Records from a data source:
START
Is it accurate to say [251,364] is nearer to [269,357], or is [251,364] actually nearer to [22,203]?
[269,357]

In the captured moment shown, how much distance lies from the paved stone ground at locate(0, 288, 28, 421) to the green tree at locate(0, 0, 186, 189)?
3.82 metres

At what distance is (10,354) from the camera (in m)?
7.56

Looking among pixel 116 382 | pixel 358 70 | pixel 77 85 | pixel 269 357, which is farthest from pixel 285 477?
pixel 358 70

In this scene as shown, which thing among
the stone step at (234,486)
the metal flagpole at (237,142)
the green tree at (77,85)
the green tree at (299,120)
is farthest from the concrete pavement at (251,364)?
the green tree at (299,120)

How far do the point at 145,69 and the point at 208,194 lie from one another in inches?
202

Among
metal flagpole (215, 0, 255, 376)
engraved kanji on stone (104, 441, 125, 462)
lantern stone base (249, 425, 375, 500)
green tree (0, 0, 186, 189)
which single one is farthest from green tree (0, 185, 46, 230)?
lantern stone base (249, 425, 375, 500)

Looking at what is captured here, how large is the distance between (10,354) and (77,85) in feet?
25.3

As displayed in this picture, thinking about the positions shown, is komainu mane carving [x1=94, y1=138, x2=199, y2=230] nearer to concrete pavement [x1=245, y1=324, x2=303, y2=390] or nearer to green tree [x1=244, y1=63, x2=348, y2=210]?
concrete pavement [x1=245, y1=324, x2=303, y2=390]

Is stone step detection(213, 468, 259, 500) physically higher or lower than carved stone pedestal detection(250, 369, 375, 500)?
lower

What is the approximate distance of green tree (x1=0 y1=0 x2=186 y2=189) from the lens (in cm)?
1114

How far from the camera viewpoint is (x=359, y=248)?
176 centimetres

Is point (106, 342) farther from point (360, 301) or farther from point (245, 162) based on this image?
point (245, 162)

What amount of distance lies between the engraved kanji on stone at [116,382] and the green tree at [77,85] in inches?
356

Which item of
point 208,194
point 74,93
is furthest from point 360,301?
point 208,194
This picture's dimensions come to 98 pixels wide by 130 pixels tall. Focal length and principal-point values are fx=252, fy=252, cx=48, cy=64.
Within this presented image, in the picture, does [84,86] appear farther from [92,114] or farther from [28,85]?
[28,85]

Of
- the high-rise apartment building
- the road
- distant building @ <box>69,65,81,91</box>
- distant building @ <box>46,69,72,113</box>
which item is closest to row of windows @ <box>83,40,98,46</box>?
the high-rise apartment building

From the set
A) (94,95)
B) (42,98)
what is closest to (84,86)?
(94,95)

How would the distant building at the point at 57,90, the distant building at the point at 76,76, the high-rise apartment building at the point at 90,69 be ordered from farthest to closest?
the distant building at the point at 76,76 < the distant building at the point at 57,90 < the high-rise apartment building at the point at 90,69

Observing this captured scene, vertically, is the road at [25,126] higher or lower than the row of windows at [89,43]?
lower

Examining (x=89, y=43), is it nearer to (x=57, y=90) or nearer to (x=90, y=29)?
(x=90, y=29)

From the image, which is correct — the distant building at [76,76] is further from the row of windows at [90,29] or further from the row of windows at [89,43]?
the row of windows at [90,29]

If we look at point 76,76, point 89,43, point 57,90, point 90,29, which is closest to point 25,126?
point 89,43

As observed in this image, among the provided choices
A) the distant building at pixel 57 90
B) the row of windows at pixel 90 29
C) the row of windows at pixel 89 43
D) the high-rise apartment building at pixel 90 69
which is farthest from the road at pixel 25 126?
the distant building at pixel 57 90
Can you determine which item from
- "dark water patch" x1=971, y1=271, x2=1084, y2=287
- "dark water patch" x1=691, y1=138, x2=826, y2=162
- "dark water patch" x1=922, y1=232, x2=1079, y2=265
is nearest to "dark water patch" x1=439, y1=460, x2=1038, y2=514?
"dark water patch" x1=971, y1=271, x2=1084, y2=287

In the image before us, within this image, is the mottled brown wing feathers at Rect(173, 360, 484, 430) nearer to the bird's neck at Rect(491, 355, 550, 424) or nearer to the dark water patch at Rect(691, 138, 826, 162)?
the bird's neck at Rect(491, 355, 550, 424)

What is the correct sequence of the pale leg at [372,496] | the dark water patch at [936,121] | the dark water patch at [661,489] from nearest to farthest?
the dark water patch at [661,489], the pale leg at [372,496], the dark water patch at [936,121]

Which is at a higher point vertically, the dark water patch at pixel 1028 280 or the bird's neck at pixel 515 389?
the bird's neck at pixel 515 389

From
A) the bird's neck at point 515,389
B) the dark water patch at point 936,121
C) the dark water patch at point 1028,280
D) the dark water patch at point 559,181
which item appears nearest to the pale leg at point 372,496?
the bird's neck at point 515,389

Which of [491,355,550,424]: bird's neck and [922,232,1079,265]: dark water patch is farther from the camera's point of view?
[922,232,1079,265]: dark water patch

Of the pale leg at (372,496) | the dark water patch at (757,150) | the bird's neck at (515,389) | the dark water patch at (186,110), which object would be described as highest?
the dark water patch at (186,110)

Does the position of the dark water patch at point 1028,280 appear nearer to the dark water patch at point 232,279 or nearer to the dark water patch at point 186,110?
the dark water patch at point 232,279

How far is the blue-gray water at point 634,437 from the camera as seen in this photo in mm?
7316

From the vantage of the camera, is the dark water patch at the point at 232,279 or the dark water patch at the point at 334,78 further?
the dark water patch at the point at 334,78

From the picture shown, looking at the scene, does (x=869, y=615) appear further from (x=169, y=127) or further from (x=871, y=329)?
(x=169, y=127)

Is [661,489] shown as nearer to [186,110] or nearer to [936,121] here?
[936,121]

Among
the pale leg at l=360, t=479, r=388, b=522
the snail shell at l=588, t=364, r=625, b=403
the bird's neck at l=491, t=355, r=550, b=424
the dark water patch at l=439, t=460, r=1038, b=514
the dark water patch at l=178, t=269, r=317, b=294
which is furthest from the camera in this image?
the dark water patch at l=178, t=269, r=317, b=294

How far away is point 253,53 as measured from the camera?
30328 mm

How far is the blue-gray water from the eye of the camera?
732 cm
END
The problem — Quote only the lines from the line containing "Which is at" through the end of the entries, keeping the first and the last.

Answer for the task —
Which is at a higher point vertically, the dark water patch at pixel 1028 280 or the bird's neck at pixel 515 389?
the bird's neck at pixel 515 389

From
A) the bird's neck at point 515,389
B) the dark water patch at point 936,121
C) the dark water patch at point 1028,280
D) the dark water patch at point 559,181
which item appears nearest to the pale leg at point 372,496?
the bird's neck at point 515,389

Which of [491,355,550,424]: bird's neck and [922,232,1079,265]: dark water patch is farther from the camera's point of view?
[922,232,1079,265]: dark water patch

Of the pale leg at (372,496) | the dark water patch at (757,150) | the bird's neck at (515,389) | the dark water patch at (186,110), which object would be described as highest?
the dark water patch at (186,110)

Does the position of the dark water patch at point 1028,280 appear nearer to the dark water patch at point 232,279 or nearer to the dark water patch at point 186,110?
the dark water patch at point 232,279

How far is the blue-gray water at point 634,437 from the camera as seen in this photo in mm?
7316

From the vantage of the camera, is the dark water patch at the point at 232,279 or the dark water patch at the point at 334,78 further?
the dark water patch at the point at 334,78

From the picture shown, looking at the scene, does (x=869, y=615) appear further from (x=169, y=127) or further from (x=871, y=329)?
(x=169, y=127)

Is [661,489] shown as nearer to [186,110] or nearer to [936,121] here?
[936,121]

Among
the pale leg at l=360, t=479, r=388, b=522
the snail shell at l=588, t=364, r=625, b=403
the bird's neck at l=491, t=355, r=550, b=424
the dark water patch at l=439, t=460, r=1038, b=514
the dark water patch at l=178, t=269, r=317, b=294
which is furthest from the camera in this image?
the dark water patch at l=178, t=269, r=317, b=294

How far away is point 253,53 as measured from the camera?
30328 mm

How far is the blue-gray water from the eye of the camera?
732 cm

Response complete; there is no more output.